The SNC will decide on Monday evening which of its 20 members it will send to a conference in Riyadh later this month, Naghm al-Ghadri, the vice president, told Al Jazeera over the phone from Turkey on Tuesday.

“The Syrian Coalition, Local Coordination Committees, separate opposition members, 15 representatives of the Free Syrian Army and religious personnel will join together, following an invitation from Riyadh, to join the peace talks from December 11-13,” al-Ghadri said.

“The aim of this conference is to come out with a document in accordance with the Geneva communique, agreed on by all opposition sides.”

The communique was adopted after an action group under the Geneva II Conference on Syria on June 30, 2012, attended by the then US Secretary of State Hillary Clinton, Russian Foreign Minister Sergei Lavrov and the then UN peace envoy to Syria Kofi Annan. It included a political settlement comprising ending all violence, restoring institutions and creating a new constitutional order in Syria.

Saudi Arabia’s Foreign Minister Adel al-Jubeir said on Friday that Riyadh was in contact with various Syrian opposition groups about the coming meeting, with the hope of unifying their position ahead of peace talks in Vienna due in January.

“Riyadh is trying to bring as broad a cross-section of Syrian opposition groups as possible” Jubeir said, adding that groups on “terrorist lists”, such as ISIL, would not be part of the talks.

(Work to do)
**1.** Summarize the excerpt on the Riyadh conference in two sentences.
**2.** According to the excerpt on the Riyadh conference, how many representatives of the Free Syrian Army will join the talks?
**3.** Please continue the excerpt on the Riyadh conference, picking up after its final sentence.

(Record extracts)
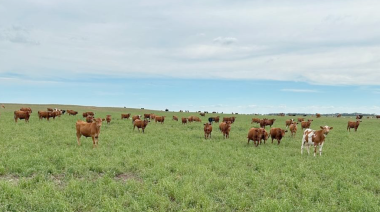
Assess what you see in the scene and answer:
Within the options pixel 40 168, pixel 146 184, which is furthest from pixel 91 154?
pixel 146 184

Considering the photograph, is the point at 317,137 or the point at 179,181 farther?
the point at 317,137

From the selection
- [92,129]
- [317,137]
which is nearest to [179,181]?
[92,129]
==
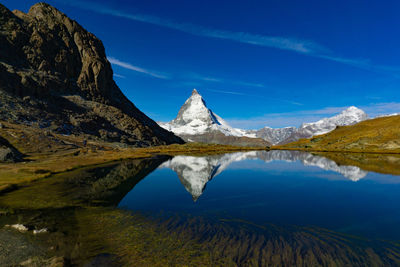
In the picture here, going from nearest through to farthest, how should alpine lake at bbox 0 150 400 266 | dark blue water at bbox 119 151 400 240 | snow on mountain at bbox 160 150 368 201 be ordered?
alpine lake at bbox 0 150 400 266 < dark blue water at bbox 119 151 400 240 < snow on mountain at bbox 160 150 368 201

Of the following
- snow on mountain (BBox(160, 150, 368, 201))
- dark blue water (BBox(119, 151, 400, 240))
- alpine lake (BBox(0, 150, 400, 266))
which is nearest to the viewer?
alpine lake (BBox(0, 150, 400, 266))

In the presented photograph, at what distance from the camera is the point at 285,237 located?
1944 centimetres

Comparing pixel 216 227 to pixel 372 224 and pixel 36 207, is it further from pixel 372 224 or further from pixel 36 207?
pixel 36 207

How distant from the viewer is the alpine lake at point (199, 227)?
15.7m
--
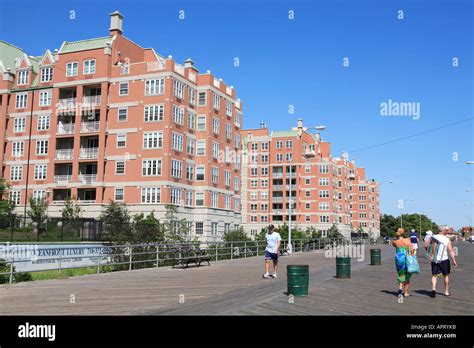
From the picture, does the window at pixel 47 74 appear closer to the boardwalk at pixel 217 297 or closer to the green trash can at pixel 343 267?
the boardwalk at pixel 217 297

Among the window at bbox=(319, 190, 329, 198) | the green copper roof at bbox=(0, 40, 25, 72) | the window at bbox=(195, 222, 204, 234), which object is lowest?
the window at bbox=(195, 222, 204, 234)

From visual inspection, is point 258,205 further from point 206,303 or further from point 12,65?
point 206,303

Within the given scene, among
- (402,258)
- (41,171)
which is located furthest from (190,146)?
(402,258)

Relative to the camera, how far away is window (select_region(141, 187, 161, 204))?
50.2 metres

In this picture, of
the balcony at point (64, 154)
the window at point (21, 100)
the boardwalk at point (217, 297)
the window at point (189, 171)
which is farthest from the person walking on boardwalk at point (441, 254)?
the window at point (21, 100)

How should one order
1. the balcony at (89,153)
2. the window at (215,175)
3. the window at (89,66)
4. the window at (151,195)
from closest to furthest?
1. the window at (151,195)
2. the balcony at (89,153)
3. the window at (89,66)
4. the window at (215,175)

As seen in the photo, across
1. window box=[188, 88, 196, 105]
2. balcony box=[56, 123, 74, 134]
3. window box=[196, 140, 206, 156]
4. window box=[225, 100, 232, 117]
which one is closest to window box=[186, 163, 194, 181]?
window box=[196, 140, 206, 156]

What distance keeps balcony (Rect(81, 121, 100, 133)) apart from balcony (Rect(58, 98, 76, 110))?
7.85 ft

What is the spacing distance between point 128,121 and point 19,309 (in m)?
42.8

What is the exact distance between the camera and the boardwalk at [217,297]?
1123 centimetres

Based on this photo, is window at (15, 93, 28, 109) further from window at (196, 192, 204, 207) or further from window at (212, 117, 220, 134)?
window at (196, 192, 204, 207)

(Answers to the exercise)
**1.** The SNC will decide which of its members to send to a conference in Riyadh on December 11-13, where Syrian opposition groups aim to produce a document in line with the 2012 Geneva communique. Saudi Arabia's foreign minister said Riyadh is contacting a broad range of Syrian opposition groups to unify their position before peace talks in Vienna in January, and that groups on terrorist lists, such as ISIL, will be excluded.

**2.** Fifteen.

**3.**
The SNC was established during November 2012 and is headed by Khaled Khoja. The group aims to replace Syria’s current leadership with a transitional government after achieving international recognition.

“When we held a meeting with the Saudis a while back they made it clear that [Syrian President] Bashar al-Assad is not, and will not, be part of any peace process or transitional government in Syria,” the SNC’s al-Ghadri said.

“There will no one representing the Syrian government in the three day talks in Riyadh.

“This meeting is only for the Syrian opposition. The aim is to unify and hopefully agree on one document to be able to propose in the Vienna talks in January.

“We need to prepare for the transitional period that we hope Syria will go through soon. We want to prove to the international community that keeps criticising our efforts to unite, that we can agree and move forward with one goal. That is the aim of the Riyadh talks. We want to prove we can unite.”

When asked about the latest Russian intervention in Syria, al-Ghadri said Moscow has been targeting civilian areas across the country and have slowed down the political and peace process in Syria.

“Russia is proving a point. It has major influence over the Syrian government and nothing else. Syria is no longer run by individuals, but is backed and run by Iran and Russia. This has slowed down the political process to resolve the conflict in Syria.”

In recent efforts to unify support for the Free Syrian Army, the SNC has been planning the restructure of the military council and will announce the new formation soon.

“In a few days, we will announce the reformation of the oppositions military council under our ministry of defence, to clarify who the Free Syrian Army is and who we are fighting.”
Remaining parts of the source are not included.